Large variations have emerged in councils’ use of their public health funds, with some spending up to 15% more than they were allocated and others budgeting to spend just 87% of their allocation.
The figures have emerged from LGC analysis of data from the Department of Health and the Department of Communities and Local Government.
The analysis showed Bromley LBC has budgeted to spend just £11m of its £12.6m allocation in 2013-14 – whereas Barnsley MBC is planning to spend £16m on public health despite only being allocated £13.6m by the DH.
The figures highlight widespread uncertainty about the cost of public health services in the first year of their transfer from the NHS to local government. Councils became responsible for the service in April 2013.
LGC’s analysis found 51 of the 152 top-tier councils planned to spend more than they had been allocated for public health, although only 21 of these were expecting to overspend by 5% or more. Just three were planning to spend less than they had been allocated.
Dr Nada Lemic, director of public health at Bromley LBC, told LGC: “Our allocation was generous in the sense that once the contracts were carried over [from the primary care trust] it was sufficient to cover the activity and there was money left.”

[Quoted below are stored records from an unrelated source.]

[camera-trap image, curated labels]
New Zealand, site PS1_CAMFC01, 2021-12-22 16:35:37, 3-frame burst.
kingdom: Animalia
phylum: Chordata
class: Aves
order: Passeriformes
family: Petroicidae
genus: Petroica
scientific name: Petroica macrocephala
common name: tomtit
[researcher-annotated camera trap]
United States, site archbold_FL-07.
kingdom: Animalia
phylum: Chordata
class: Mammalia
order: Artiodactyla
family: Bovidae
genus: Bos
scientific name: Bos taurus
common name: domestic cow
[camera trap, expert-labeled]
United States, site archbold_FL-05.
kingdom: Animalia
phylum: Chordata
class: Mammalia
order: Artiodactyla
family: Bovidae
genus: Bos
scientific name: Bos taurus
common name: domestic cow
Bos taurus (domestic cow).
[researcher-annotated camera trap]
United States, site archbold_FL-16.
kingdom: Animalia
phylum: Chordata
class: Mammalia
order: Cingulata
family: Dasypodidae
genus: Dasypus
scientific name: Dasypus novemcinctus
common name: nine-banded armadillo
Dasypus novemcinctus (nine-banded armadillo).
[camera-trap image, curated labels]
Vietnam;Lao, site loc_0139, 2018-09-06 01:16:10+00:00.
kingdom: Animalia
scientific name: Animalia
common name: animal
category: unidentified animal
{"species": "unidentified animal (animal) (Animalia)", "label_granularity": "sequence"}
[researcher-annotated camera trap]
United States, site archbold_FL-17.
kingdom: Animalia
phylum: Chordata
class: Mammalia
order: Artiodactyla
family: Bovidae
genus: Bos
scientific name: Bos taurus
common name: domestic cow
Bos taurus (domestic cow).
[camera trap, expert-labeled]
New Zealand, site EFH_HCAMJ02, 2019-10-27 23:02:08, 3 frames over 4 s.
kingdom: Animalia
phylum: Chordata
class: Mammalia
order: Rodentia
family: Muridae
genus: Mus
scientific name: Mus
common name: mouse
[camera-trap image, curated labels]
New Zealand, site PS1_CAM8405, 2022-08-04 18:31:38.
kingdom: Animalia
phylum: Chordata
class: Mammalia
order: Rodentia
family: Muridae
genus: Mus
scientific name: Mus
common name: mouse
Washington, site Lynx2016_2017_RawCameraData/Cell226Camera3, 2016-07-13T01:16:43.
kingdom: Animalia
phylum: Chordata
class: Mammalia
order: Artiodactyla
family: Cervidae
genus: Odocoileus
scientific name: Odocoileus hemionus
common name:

She said this was due in part to low levels of spending on public health in the borough in previous years, meaning the council inherited relatively low costs in April. The council had also benefited from a DH decision to give extra funds to areas with older populations, she said, which meant Bromley received a relatively large “uplift” in its budget.
However, Dr Lemic said much of the extra money was likely to be consumed by unexpected demand.
“I would be very surprised if, by the end of the year, the money was not needed,” she said. “Already pressures are coming through for extra spending. With many of the contracts there is uncertainty about how much they will cost and what they involve.
“There will be a lot of learning this year to see what the true budget and true spend will be.”
Meanwhile in Barnsley, the council is spending £2.5m more than it was allocated.
The council’s public health director Sharon Stoltz told LGC: “Our grant from the DH covered the cost of the contracts we took on from the NHS, but we have also used extra money from the clinical commissioning group – which was earmarked for public health by the PCT – to fund a project to tackle smoking in pregnancy and a few other lifestyle programmes.
“The issue for me is that the [CCG] money was non-recurrent and only for one year. So even though on paper it might look like we’re in a healthy position in Barnsley, the likelihood is we will have less money next year. So we have to plan for how to keep those programmes running on a reduced budget.”
David Buck, a senior fellow at thinktank the King’s Fund, told LGC the variation was largely due to the difficulties involved in working out how much PCTs had been spending on public health.
“I’m astonished that the DH managed to ascertain what had been spent on public health in the NHS,” he said. “It’s still in its infancy in local government and it will take time to get clarity about the funding.
“It will be interesting to see what councils are doing with the increases they received in their budgets and, more importantly, what the outcomes of this are,” he said.